EXERCISE DESCRIPTION:
The expected output is the first line of the data below and every line after it, up to and including the line containing "Bioinformatics-Cloud", each reproduced exactly.

──────── DATA FOR THIS TASK

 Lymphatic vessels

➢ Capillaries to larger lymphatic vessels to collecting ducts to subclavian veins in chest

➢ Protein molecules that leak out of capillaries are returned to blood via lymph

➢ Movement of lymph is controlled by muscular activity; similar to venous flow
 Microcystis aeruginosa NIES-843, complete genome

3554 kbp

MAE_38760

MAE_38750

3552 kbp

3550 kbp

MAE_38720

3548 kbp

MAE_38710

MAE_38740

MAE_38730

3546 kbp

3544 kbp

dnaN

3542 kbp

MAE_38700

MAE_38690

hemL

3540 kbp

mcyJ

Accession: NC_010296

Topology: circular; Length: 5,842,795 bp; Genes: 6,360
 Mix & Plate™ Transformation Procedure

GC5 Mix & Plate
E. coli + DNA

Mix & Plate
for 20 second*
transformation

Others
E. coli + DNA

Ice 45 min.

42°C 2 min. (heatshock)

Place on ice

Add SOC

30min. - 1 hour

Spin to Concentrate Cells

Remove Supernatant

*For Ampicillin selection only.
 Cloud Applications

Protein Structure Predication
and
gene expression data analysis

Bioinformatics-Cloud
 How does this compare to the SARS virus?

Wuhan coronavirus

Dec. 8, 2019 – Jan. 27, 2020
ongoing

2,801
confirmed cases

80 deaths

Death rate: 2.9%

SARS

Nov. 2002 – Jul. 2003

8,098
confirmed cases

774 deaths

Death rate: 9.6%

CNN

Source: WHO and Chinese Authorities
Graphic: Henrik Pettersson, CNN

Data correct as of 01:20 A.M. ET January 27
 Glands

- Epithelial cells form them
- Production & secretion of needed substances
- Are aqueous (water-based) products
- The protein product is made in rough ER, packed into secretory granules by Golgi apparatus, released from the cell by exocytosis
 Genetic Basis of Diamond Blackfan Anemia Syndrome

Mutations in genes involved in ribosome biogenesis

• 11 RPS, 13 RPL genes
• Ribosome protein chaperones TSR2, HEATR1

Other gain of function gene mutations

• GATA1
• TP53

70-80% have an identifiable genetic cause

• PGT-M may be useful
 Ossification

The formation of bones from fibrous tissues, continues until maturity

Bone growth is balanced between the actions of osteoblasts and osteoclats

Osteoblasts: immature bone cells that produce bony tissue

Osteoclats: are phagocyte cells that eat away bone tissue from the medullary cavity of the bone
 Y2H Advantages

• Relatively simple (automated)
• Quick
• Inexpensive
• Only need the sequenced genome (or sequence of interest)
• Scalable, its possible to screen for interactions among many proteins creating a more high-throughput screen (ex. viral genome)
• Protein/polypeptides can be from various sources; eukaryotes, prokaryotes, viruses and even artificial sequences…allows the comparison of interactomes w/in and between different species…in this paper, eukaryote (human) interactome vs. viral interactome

────────────────

RESULT FOR THIS EXERCISE:
 Lymphatic vessels

➢ Capillaries to larger lymphatic vessels to collecting ducts to subclavian veins in chest

➢ Protein molecules that leak out of capillaries are returned to blood via lymph

➢ Movement of lymph is controlled by muscular activity; similar to venous flow
 Microcystis aeruginosa NIES-843, complete genome

3554 kbp

MAE_38760

MAE_38750

3552 kbp

3550 kbp

MAE_38720

3548 kbp

MAE_38710

MAE_38740

MAE_38730

3546 kbp

3544 kbp

dnaN

3542 kbp

MAE_38700

MAE_38690

hemL

3540 kbp

mcyJ

Accession: NC_010296

Topology: circular; Length: 5,842,795 bp; Genes: 6,360
 Mix & Plate™ Transformation Procedure

GC5 Mix & Plate
E. coli + DNA

Mix & Plate
for 20 second*
transformation

Others
E. coli + DNA

Ice 45 min.

42°C 2 min. (heatshock)

Place on ice

Add SOC

30min. - 1 hour

Spin to Concentrate Cells

Remove Supernatant

*For Ampicillin selection only.
 Cloud Applications

Protein Structure Predication
and
gene expression data analysis

Bioinformatics-Cloud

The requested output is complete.